━━━ Quoted passage ━━━

There is still no indication the group has the resources to match al-Qaeda, which pulled off massive bombings of the U.S. embassies in Kenya and Tanzania in 1998, killing more than 200 people. Intelligence experts and even al-Shabaab militants acknowledge that Uganda has far more lax security than Ethiopia, which is turning into a police state, or even Kenya, where the intelligence services are believed to receive millions of dollars each year in Western aid.

Al-Shabaab had threatened to attack Uganda because of its involvement in a largely ineffective African Union peacekeeping mission in Somalia. The mission's main goal has been to shore up the Transitional Federal Government, a weak, fractious group of leaders who have the backing of Western countries but only control a few city blocks in downtown Mogadishu. On July 5, the East African regional grouping known as IGAD pledged an additional 2,000 troops for Somalia. Uganda has committed about half of the 6,000 troops now in Somalia.

━━━ Input data ━━━

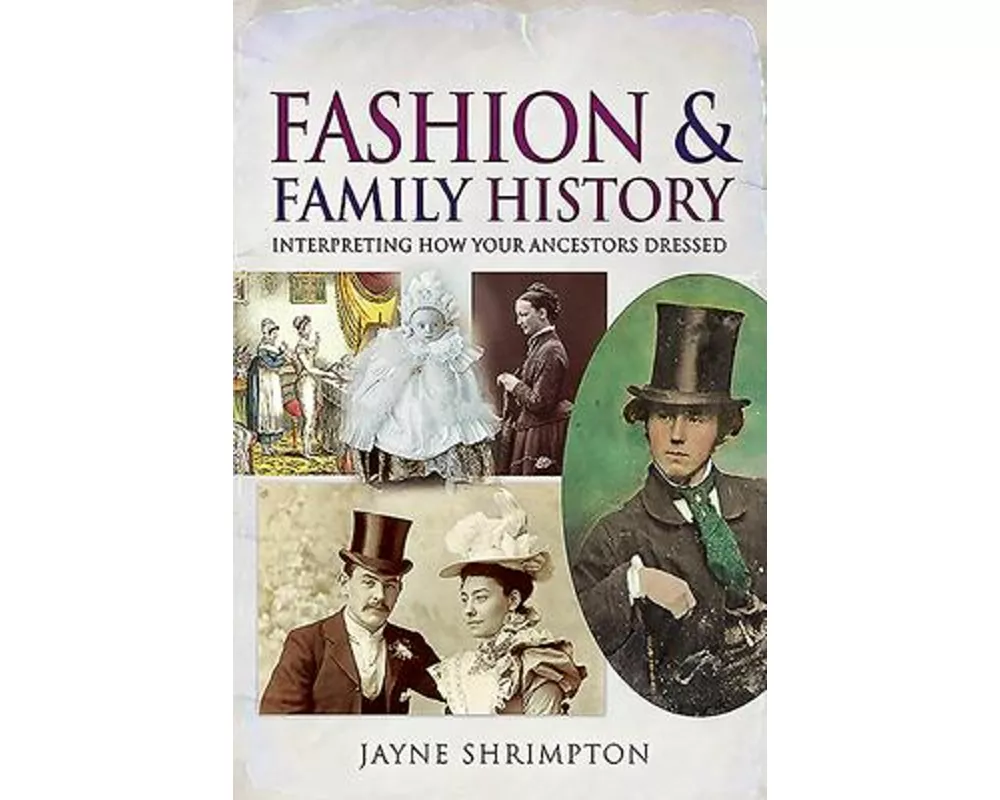 Fashion and Family History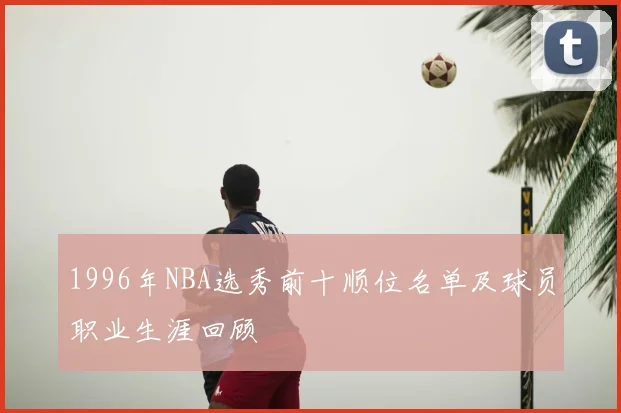 1996年NBA选秀前十顺位名单及球员职业生涯回顾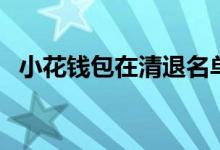 小花钱包在清退名单吗（小花钱包怎么样）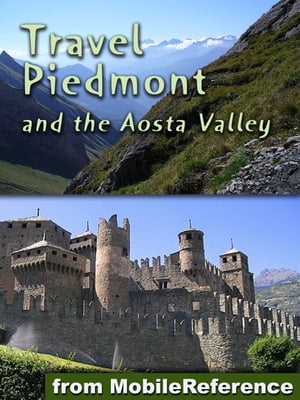 Travel Piedmont &the Aosta Valley, Italy Illustrated Travel Guide, Phrasebook and Maps. Includes Turin, Asti, Alba, Aosta, Lake Maggiore, Lake Orta &MoreŻҽҡ[ MobileReference ]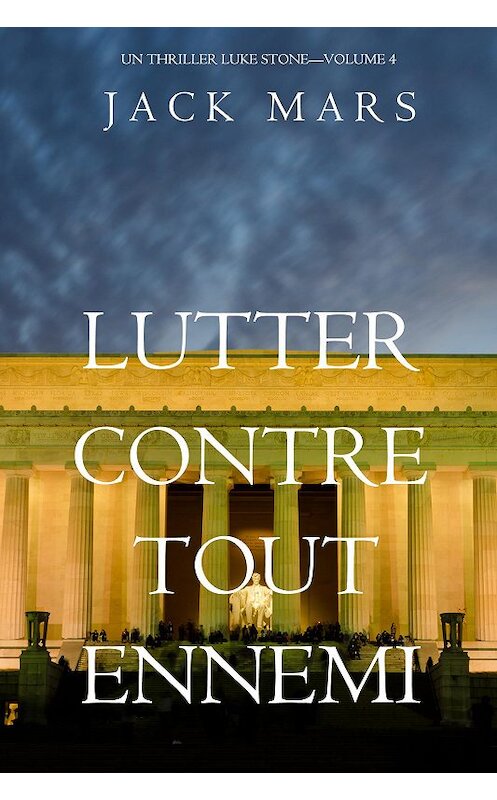 Обложка книги «Lutter Contre Tout Ennemi» автора Джека Марса. ISBN 9781094305899.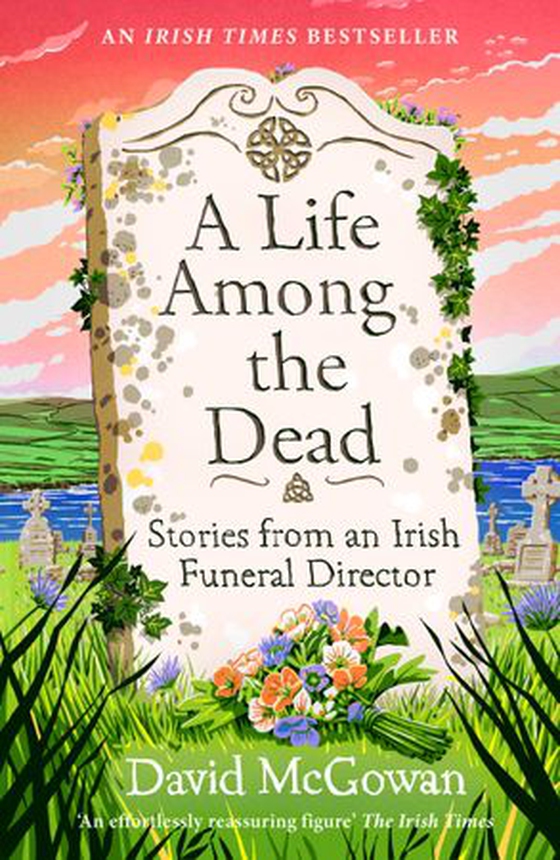 A Life Among the Dead - Stories from an Irish Funeral Director (ebok) av David McGowan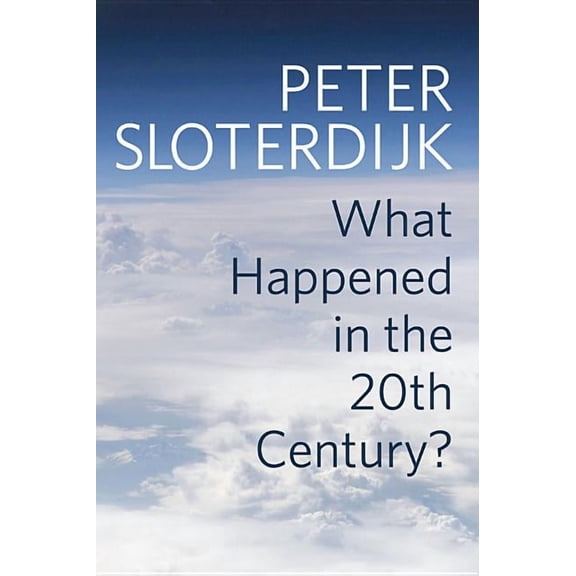 What Happened in the Twentieth Century?: Towards a Critique of Extremist Reason (Hardcover)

━━━

## Instructions:
(a) In the passage on al-Shabaab and Uganda, what share of the troops now in Somalia has Uganda committed?
(b) Continue the passage on al-Shabaab and Uganda from the point where it ends.
These entries were drawn from a different source than the passage on al-Shabaab and Uganda.

## Responses in order:
(a) About half of the 6,000 troops now in Somalia.

(b)
The bombing will renew fears that Somalia is becoming an al-Qaeda breeding ground like Afghanistan, though that's no sure thing. A recent study from the Combating Terrorism Center at West Point, N.Y., for example, found that Somalia might be too chaotic even for al-Qaeda, which would need some semblance of state structure, reliable supply routes, some semblance of infrastructure and military forces that could be bribed for protection to operate successfully.





"Right now, these al-Qaeda guys are being tolerated," said Bronwyn Bruton, author of a recent report on Somalia for the Council on Foreign Relations in New York. "I think that's different from them being welcomed with open arms. The task for the international community is persuading Somalis that they have to oust these guys, that it's in their interest."

Special to The Globe and Mail



Who are Somalia's al-Shabaab rebels? A primer on al-Qaeda-inspired al-Shabaab militants in Somalia.

  • Al-Shabaab, which means "the youth" in Arabic, has taken control of large areas of south and central Somalia. The Horn of Africa nation has been mired in anarchy since warlords toppled military dictator Mohamed Siad Barre in 1991. The militants are trying to overthrow Somalia's government.
  • The group's interpretation of Islamic law has shocked many Somalis, who are traditionally more moderate Muslims. In June, 2009, al-Shabaab officials in one of the group's Mogadishu strongholds ordered four teenagers to each have a hand and a leg cut off as punishments for robbery. However, some residents give the insurgents credit for restoring order to the regions under their control.
  • Al-Shabaab has repeatedly threatened to attack Uganda as punishment for it leading the African Union peacekeeping mission in Mogadishu.
  • Al-Shabaab also loathes Ethiopia, which sent troops into Somalia in 2006 to oust a broad-based Islamist coalition that has taken control of much of the country.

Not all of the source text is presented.